1638 November 29; the Inner Starchamber. (Copy of) Order of the Board sitting in the Inner Starchamber:—"Present, Lord Treasurer, Lord Privy Seale, Lord High Chamberlain, Earl Marshall, Earl of Dorset, Lord Newburgh, Mr Secretary Windebancke. Whereas a peticion was this day presented to the Board in the name of the Maior, Bayliffs and Burgesses of the Town and County of Southampton concerning the answering of 40s. upon every Tonne of wine which they shall ymport or sell in gross or by retaile, Forasmuch as the peticioners do humbly desier that they may bee heard concerning the premisses, Their Lordshipps upon consideracion had thereof doe thinke fitt and order that on Sunday next in the afternoone being the second of December, they shall bee heard what they have to say therein. Entr Will: Baker."
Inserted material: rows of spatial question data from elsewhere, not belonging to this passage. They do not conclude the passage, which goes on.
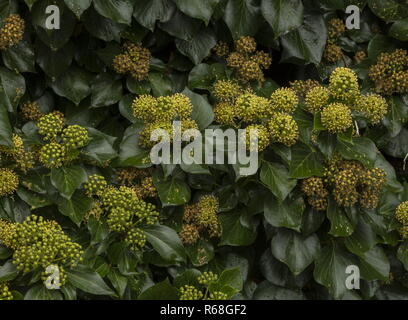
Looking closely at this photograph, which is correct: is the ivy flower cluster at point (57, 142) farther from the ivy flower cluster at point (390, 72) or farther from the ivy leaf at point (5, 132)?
the ivy flower cluster at point (390, 72)

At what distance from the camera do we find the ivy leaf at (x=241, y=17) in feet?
13.5

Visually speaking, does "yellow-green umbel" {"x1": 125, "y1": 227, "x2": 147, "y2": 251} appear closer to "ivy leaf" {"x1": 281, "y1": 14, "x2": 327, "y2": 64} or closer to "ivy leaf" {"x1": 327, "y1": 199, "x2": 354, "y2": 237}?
"ivy leaf" {"x1": 327, "y1": 199, "x2": 354, "y2": 237}

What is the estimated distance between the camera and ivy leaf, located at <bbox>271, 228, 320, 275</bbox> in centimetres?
391

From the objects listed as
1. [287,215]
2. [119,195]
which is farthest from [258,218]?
[119,195]

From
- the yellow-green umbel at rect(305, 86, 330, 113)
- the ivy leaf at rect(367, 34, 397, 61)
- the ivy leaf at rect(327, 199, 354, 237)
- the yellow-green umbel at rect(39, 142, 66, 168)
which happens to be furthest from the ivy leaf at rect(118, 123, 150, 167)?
the ivy leaf at rect(367, 34, 397, 61)

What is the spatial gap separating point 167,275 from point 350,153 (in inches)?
45.7

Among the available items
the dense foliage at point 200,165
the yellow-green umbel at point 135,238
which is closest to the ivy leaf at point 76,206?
the dense foliage at point 200,165

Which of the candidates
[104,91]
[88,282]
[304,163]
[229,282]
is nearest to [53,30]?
[104,91]

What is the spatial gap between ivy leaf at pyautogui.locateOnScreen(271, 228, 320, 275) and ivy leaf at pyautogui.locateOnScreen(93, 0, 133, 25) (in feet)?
4.52

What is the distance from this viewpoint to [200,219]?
396 cm

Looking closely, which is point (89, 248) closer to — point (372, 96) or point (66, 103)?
point (66, 103)

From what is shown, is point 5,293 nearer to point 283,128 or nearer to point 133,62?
point 133,62

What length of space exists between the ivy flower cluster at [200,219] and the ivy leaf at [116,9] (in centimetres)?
102

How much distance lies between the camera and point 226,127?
3924 millimetres
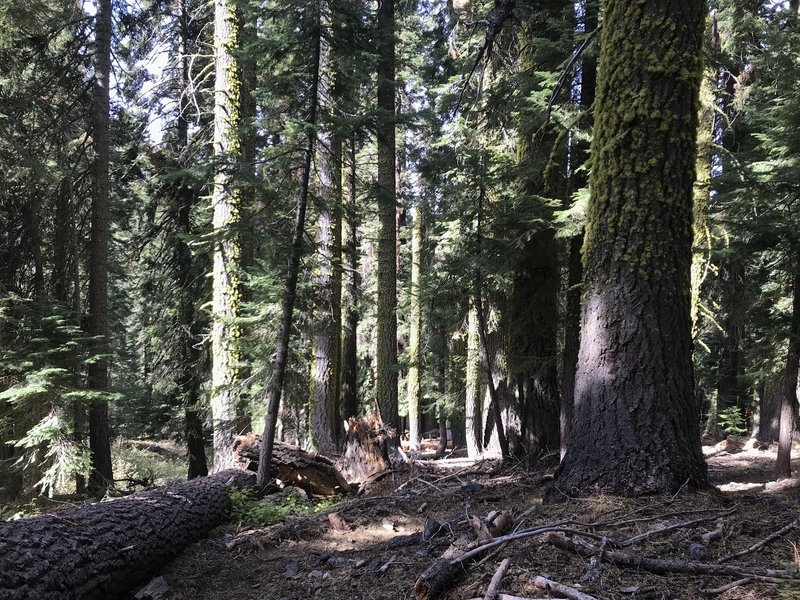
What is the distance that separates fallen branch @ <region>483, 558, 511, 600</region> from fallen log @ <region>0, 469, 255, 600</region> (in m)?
3.05

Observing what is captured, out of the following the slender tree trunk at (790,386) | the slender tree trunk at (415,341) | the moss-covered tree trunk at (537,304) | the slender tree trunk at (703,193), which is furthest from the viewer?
the slender tree trunk at (415,341)

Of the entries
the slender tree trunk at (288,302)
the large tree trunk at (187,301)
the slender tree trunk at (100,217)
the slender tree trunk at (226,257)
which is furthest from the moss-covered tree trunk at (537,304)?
the slender tree trunk at (100,217)

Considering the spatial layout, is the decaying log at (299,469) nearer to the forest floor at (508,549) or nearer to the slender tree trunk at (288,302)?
the slender tree trunk at (288,302)

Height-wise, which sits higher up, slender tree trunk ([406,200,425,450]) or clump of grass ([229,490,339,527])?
slender tree trunk ([406,200,425,450])

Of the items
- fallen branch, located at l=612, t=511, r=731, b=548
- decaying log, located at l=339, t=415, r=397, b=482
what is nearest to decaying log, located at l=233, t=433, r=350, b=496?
decaying log, located at l=339, t=415, r=397, b=482

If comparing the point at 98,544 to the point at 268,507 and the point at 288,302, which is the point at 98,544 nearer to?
the point at 268,507

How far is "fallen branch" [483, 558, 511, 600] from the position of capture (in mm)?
2764

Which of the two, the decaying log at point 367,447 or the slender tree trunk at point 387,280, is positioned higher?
the slender tree trunk at point 387,280

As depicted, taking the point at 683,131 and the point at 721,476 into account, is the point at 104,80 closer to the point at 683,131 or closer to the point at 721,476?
the point at 683,131

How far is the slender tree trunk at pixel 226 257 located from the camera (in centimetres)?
907

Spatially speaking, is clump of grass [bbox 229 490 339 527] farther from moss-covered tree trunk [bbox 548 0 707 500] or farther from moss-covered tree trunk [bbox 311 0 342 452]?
moss-covered tree trunk [bbox 548 0 707 500]

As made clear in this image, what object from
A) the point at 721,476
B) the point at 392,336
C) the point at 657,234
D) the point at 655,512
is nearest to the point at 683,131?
the point at 657,234

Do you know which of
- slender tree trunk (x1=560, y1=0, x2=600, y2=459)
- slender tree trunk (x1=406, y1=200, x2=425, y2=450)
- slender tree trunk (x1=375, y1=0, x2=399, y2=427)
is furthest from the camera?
slender tree trunk (x1=406, y1=200, x2=425, y2=450)

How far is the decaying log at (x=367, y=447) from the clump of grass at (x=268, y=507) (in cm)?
103
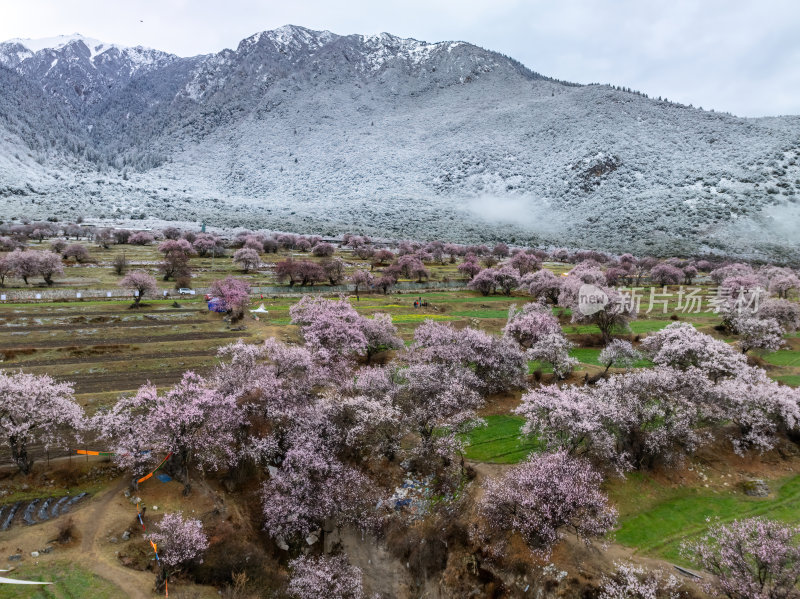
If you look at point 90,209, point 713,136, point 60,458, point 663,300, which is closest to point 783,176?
point 713,136

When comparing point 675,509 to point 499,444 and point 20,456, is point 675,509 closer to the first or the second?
point 499,444

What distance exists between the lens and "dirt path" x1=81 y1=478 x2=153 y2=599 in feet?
62.2

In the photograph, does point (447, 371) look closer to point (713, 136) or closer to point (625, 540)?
point (625, 540)

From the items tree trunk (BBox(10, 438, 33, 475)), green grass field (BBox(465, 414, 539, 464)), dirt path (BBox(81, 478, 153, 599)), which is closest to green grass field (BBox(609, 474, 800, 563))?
green grass field (BBox(465, 414, 539, 464))

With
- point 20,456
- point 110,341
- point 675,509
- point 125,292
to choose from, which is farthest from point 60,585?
point 125,292

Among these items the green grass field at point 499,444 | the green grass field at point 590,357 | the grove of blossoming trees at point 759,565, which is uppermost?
the grove of blossoming trees at point 759,565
1638 December 10; . . . . (Copy of) the Humble Petition of Merchants and owners of Ships within the townes and countyes of Southampton and Poole and the townes of Weymouth and Melcom Regis in Dorset, and within the Isle of Wight, to the Rt. Hon. the Lords of the Privy Council. Against "the patent intended to be graunted unto Thomas North and his associates for the making and vending of salt" at Shields.
1668 August 13; . . . . John Herne to the Worshipful William Stanley esq., alderman of Southampton. Letter touching affairs of the borough of Southampton, and more particularly the Report (copy of which appears on the document) of Sir Moundeford Bramston respecting a certain sum of 200l. and interest thereon from 31 March 1631, amounting to 728l.